AIM OF THE TASK: Reproduce the rows below word for word, starting at the very first one and ending with the line that contains "the dirt track <", with that line included.

● ● ● ● ●

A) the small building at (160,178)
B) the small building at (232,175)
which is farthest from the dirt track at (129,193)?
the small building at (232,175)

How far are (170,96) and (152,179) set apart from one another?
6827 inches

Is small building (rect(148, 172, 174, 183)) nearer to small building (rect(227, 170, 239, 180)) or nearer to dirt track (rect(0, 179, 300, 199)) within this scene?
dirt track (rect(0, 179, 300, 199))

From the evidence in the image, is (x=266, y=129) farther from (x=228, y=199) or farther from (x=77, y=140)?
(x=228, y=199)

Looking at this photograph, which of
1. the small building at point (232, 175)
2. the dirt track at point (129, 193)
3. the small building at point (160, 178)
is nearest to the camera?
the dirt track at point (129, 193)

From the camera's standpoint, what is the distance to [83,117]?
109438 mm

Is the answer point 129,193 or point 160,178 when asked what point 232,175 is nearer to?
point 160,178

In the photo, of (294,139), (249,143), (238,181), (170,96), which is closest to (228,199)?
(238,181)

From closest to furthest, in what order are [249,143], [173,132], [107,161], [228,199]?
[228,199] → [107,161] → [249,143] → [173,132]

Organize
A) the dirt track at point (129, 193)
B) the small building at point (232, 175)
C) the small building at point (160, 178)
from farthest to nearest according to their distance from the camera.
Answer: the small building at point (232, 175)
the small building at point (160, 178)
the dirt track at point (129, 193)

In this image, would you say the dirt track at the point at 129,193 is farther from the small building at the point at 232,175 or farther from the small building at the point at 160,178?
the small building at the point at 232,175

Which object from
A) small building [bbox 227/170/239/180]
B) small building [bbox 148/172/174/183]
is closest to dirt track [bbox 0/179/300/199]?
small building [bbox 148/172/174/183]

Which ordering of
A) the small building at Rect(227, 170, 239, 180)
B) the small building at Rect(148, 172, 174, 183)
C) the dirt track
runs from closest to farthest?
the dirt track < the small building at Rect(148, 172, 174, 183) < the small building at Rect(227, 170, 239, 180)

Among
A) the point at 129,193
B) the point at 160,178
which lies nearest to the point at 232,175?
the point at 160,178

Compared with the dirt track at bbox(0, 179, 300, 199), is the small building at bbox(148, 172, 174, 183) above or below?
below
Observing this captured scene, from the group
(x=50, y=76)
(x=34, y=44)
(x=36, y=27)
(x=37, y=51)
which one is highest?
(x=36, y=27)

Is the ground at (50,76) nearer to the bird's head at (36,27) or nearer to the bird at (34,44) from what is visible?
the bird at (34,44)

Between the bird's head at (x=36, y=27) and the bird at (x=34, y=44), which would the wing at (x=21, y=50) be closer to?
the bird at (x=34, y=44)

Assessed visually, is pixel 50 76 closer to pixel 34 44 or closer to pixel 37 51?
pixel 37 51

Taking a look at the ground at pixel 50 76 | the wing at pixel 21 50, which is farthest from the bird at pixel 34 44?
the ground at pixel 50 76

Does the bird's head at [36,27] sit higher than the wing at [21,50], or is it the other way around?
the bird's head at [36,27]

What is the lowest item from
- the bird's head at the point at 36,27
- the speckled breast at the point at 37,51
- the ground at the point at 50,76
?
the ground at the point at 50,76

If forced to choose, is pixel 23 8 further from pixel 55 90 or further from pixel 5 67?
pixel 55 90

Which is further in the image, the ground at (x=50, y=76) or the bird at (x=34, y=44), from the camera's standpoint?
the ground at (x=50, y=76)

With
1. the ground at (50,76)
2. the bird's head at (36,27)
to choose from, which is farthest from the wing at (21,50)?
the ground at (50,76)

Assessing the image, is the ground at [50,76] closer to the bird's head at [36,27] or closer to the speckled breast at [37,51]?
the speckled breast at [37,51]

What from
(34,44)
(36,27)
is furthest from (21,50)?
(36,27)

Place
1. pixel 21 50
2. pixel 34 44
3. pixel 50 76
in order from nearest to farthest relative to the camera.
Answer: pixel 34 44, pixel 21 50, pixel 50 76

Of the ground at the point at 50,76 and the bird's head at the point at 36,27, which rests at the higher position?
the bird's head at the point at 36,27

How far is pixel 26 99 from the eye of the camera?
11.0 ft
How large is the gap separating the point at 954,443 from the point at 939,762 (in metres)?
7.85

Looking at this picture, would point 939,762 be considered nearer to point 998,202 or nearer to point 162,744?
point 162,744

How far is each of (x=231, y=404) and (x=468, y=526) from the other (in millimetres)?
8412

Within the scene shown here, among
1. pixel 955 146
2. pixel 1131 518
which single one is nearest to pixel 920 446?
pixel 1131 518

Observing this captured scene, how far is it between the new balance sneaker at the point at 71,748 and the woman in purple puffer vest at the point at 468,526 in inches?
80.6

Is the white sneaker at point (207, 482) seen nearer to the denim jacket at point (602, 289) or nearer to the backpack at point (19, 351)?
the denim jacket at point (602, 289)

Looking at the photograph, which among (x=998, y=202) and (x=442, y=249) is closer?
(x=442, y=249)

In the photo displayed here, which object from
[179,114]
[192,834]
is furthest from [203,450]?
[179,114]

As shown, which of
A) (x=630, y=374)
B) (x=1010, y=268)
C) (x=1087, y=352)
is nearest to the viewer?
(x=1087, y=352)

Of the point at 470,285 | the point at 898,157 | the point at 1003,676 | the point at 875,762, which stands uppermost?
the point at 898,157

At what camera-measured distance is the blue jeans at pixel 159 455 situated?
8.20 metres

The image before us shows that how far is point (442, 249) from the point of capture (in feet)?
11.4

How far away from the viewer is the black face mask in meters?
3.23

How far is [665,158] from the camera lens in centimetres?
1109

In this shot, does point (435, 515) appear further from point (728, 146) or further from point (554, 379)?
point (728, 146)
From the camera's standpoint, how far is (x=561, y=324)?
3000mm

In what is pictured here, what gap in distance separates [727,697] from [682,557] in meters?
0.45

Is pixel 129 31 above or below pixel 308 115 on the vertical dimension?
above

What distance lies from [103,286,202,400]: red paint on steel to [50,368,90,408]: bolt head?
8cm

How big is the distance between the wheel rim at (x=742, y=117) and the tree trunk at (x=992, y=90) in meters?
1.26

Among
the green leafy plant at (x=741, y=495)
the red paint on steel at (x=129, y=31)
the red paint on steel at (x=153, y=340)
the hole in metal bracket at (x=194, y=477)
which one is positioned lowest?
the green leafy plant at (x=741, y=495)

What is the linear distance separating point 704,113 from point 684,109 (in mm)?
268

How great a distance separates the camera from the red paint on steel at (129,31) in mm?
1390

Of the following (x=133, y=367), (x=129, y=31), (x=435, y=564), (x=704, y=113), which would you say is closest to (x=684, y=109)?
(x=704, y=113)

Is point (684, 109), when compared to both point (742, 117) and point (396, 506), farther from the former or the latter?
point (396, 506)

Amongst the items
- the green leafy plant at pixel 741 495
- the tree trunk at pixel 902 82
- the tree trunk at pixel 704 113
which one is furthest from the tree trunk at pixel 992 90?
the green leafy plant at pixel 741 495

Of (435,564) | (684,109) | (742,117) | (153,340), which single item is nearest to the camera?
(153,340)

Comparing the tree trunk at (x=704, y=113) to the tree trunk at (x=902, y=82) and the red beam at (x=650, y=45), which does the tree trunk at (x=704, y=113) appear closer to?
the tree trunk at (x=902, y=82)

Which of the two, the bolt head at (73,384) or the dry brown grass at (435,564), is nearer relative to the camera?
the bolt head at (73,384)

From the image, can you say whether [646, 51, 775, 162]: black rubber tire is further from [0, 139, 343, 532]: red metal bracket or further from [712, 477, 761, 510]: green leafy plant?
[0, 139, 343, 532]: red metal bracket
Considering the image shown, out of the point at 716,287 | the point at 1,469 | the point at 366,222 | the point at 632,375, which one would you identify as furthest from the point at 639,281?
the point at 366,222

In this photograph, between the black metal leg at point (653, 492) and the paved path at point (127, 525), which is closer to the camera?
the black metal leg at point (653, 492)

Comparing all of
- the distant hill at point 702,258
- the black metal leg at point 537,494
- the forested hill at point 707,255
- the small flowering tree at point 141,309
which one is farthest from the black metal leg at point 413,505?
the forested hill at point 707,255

● ● ● ● ●

ANSWER TO THE TASK:
A) the small building at (160,178)
B) the small building at (232,175)
which is farthest from the dirt track at (129,193)?
the small building at (232,175)

How far are (170,96) and (152,179) set apart from one another?
6827 inches

Is small building (rect(148, 172, 174, 183)) nearer to small building (rect(227, 170, 239, 180)) or nearer to dirt track (rect(0, 179, 300, 199)) within this scene?
dirt track (rect(0, 179, 300, 199))

From the evidence in the image, is (x=266, y=129) farther from (x=228, y=199) or farther from (x=77, y=140)?
(x=228, y=199)

Looking at this photograph, which of
1. the small building at point (232, 175)
2. the dirt track at point (129, 193)
3. the small building at point (160, 178)
is nearest to the camera?
the dirt track at point (129, 193)

From the camera's standpoint, what is the distance to [83,117]?
109438 mm

Is the answer point 129,193 or point 160,178 when asked what point 232,175 is nearer to?
point 160,178

In the photo, of (294,139), (249,143), (238,181), (170,96), which is closest to (228,199)?
(238,181)

From closest to furthest, in what order are [249,143], [173,132], [107,161], [228,199]?
[228,199] → [107,161] → [249,143] → [173,132]

Organize
A) the dirt track at point (129, 193)
B) the small building at point (232, 175)
C) the small building at point (160, 178)
from farthest to nearest according to their distance from the camera.
Answer: the small building at point (232, 175)
the small building at point (160, 178)
the dirt track at point (129, 193)

In this image, would you say the dirt track at the point at 129,193 is farther from the small building at the point at 232,175 or farther from the small building at the point at 160,178?
the small building at the point at 232,175

Which object from
A) small building [bbox 227/170/239/180]
B) small building [bbox 148/172/174/183]
is closest to dirt track [bbox 0/179/300/199]?
small building [bbox 148/172/174/183]

Which ordering of
A) the small building at Rect(227, 170, 239, 180)
B) the small building at Rect(148, 172, 174, 183)
C) the dirt track
runs from closest to farthest?
the dirt track < the small building at Rect(148, 172, 174, 183) < the small building at Rect(227, 170, 239, 180)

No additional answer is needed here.